Auch mittelfristig ist Irland eine Erfolgsstory. Nach der Finanzkrise 2009 betrug das Haushaltsdefizit im Jahr 2010 mehr als 30 Prozent der Wirtschaftsleistung und die Staatsschuldenquote lag in Relation zum Bruttoinlandsprodukt bei 120 Prozent. 2020 sollen es nur noch 56 Prozent sein! Dass Irland einst als erstes Euroland den Euro-Rettungsschirm in Anspruch nehmen musste, verwundert da nur noch.

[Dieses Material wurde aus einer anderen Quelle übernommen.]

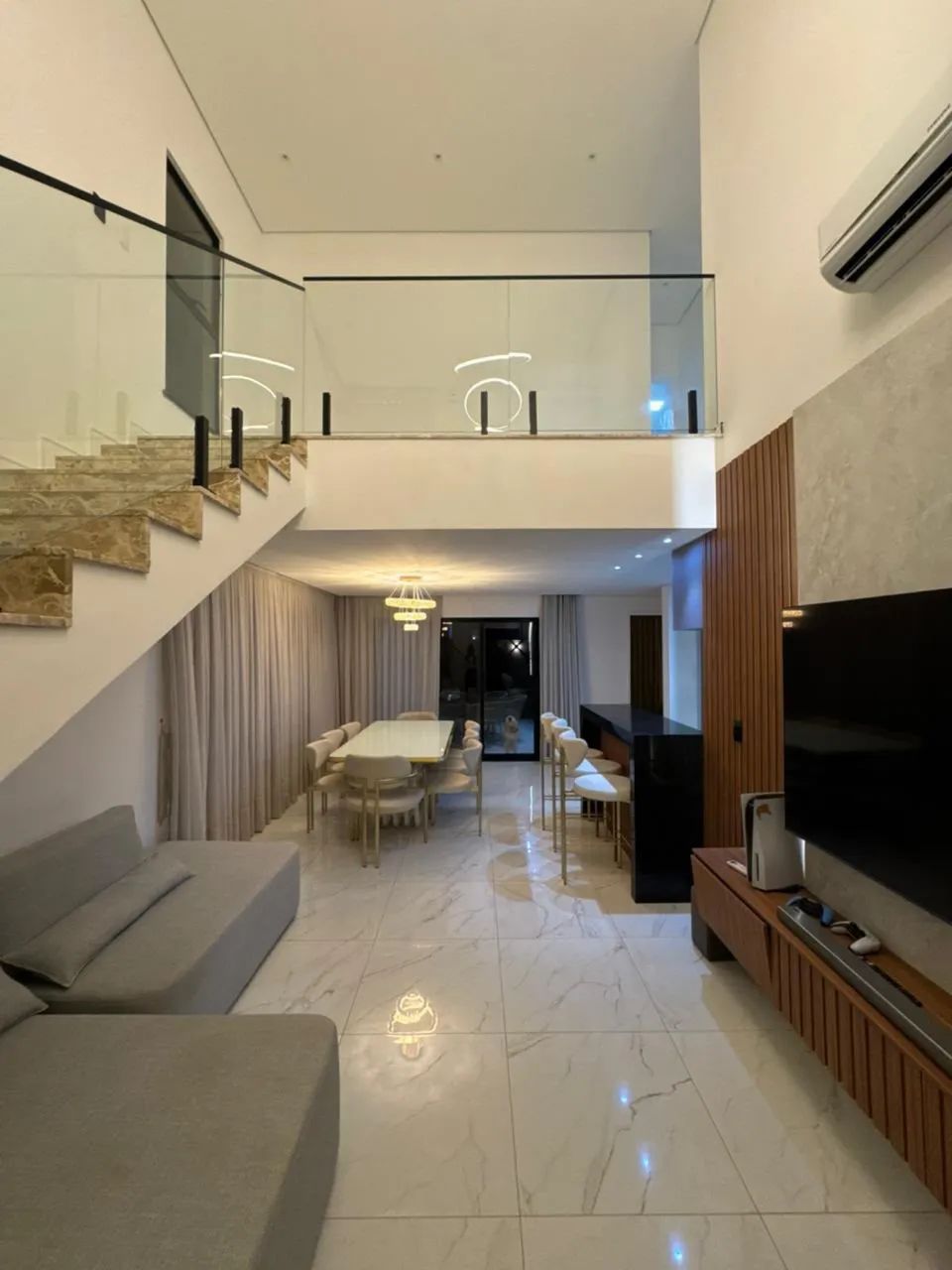 Casa para locação no Alphaville Terras | 4 suítes, projetada e com energia solar - Foto 4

Mit dem Brexit sind jedoch neue Sorgen aufgekommen, schließlich ist das Königreich wichtigster Handelspartner. Einfach ausgedrückt: Je ungeregelter der Austritt Großbritanniens, desto härter trifft es Irland. Und tatsächlich sind nach dem offiziellen Abschied am 31. Januar noch viele Szenarien möglich. Den Wohlfahrtseffekt verschiedener Brexit-Varianten hat das Kieler Institut für Weltwirtschaft berechnet. Bei einem harten Brexit, bei dem nur die Regeln der Welthandelsorganisation (WTO) gelten, wäre der Effekt auf den Konsum in Irland mit mehr als minus acht Prozent zehnmal so schlimm wie für die EU insgesamt. Und die irische Zentralbank geht von einem eklatant niedrigeren Wachstum aus.

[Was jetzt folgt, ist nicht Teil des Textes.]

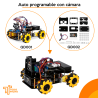 Kit Auto Robótico ACEBOTT Programable Educativo + 6 Expansiones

Umweltbewusster Marktführer

Wer auf Aktien aus Irland setzt, sollte daher darauf achten, dass das jeweilige Geschäftsmodell nicht zu stark von Großbritannien abhängt. Ein Beispiel dafür ist der Bauzulieferer Kingspan. Mit Gebäudeverkleidungen und Isolierungen als Hauptumsatzträger hat das Unternehmen gute Chancen, weiterhin von den zunehmenden Energiespar- und Klimaschutzinvestitionen im Immobiliensektor zu profitieren. Innerhalb der zurückliegenden vier Jahre haben sich Umsatz und Ertragskraft des nahe der Grenze zu Nordirland beheimateten Unternehmens verdoppelt. Das unabhängige Research-Unternehmen Goodbody geht davon aus, dass bis 2024 eine weitere Verdopplung möglich ist. Derzeit ist man noch auf Europa ausgerichtet, es gibt aber weitreichende Expansionspläne Richtung USA und Asien, wo der Markt für Gebäudeisolierungen im Vergleich zu Europa noch in den Kinderschuhen steckt.

Weil sich Kingspan selbst eine klare Nachhaltigkeitsstrategie verordnet hat - so will man schon in diesem Jahr CO2-neutral produzieren -, ist die Aktie in vielen Ökologiefonds enthalten. Kingspan ist das einzige irische Unternehmen mit der Topnote "A" in einer neuen Rangliste der umweltfreundlichsten Unternehmen der Welt. Das Ranking, zusammengestellt vom Carbon Disclosure Project, soll institutionellen Anlegern helfen, nachhaltige Unternehmen zu identifizieren.

Ein weiteres global agierendes Unternehmen ist Accenture . Der Managementberatungs-, Technologie- und Outsourcingdienstleister hat seinen Firmensitz zwar in Irland, betreut seine Kunden aber hauptsächlich von den USA aus (und ist auch deswegen nicht im Leitindex ISEQ enthalten). Accenture ist inzwischen längst mehr als "nur" Consultant. Der Berater sieht sich vielmehr als Teil der Produktentwicklung seiner Klienten. Die kommen dabei aus den unterschiedlichsten Branchen, von Konsum bis Chemie, und sollen mit Accenture ihre Geschäfte in plattformbasierte Modelle und Technologien umwandeln. Die Analysten von Morningstar erwarten auf lange Sicht ein jährliches Umsatzwachstum im hohen einstelligen Prozentbereich.